Implications for Academic Research and Industry

For universities and research institutions, the rapid evolution of AI presents both opportunities and challenges. Moosavi sees enormous potential in AI tools like DeepSeek but warns that widespread adoption will take time. “Technology moves fast, but academic and industrial implementation is slower,” he explains. “We need to overcome challenges like data curation and model validation before AI can be widely integrated into engineering workflows.”

Sanchez-Lengeling adds that while large AI models are becoming more powerful, they remain unreliable in applications where failure carries high risks.

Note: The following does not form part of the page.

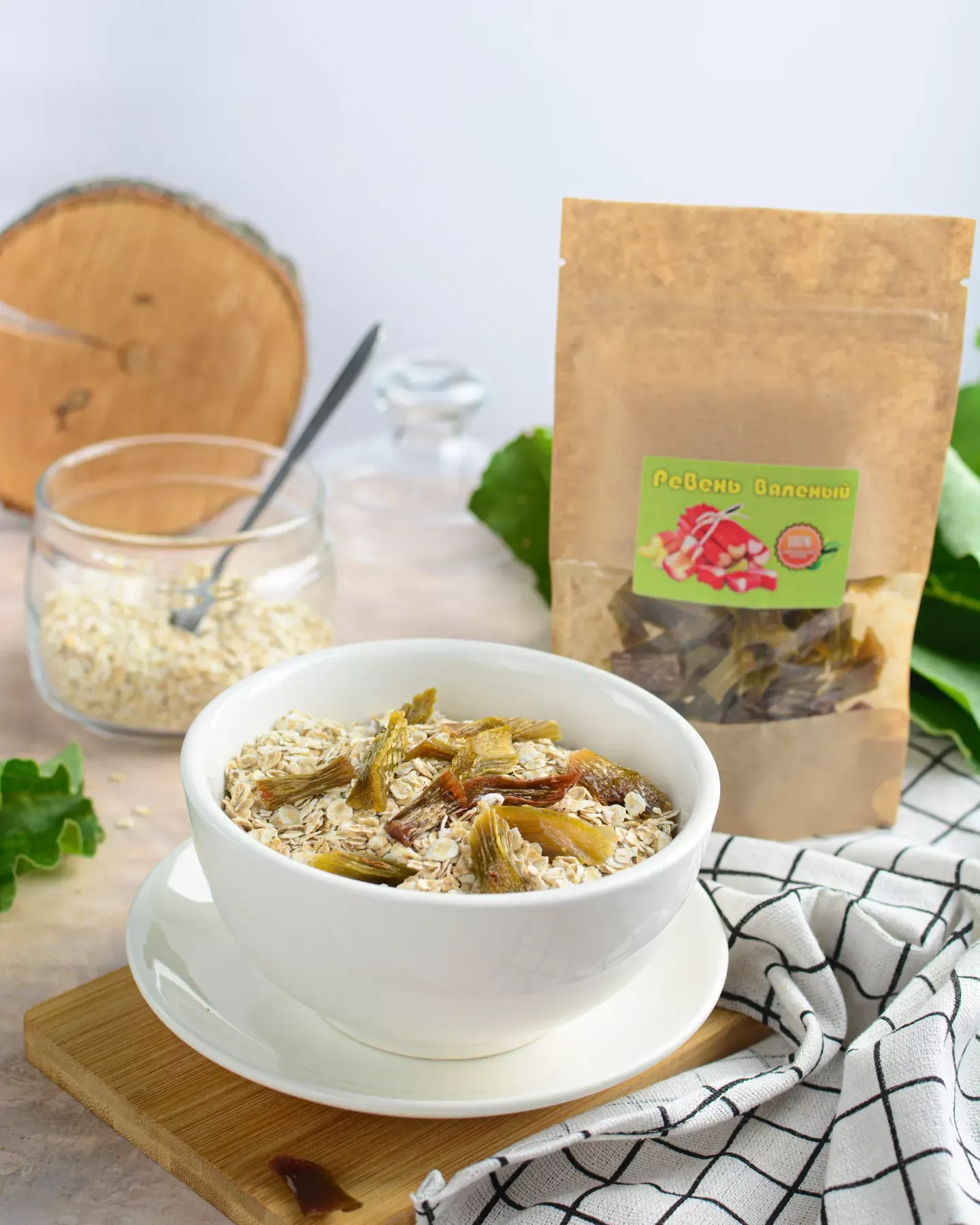 Ревень вяленый фото 2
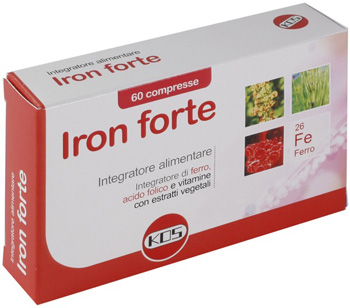 IRON FORTE 60 COMPRESSE - Farmaciapacini.it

He believes universities should take a proactive approach by supporting faculty-led AI research. “We should be running small-scale experiments to see where AI can enhance our research capacity,” he says. “One area that could see immediate benefits is administrative processes—AI could significantly reduce paperwork and improve efficiency for people that work at these institutions.”

The Future of AI in Scientific Discovery

Both academics agree that AI is changing the landscape of scientific research. However, the future remains uncertain—especially as the balance between open and closed AI development continues to shift. “We’ve seen AI research become more closed off in recent years, particularly with the rise of commercial models,” says Sanchez-Lengeling. “DeepSeek could signal a return to more open AI research, but only time will tell.”

Moosavi emphasizes that staying informed and adaptable is essential for researchers. “The field is moving incredibly fast,” he says. “Keeping up with these advancements will be crucial for those looking to stay ahead in AI-driven innovation.”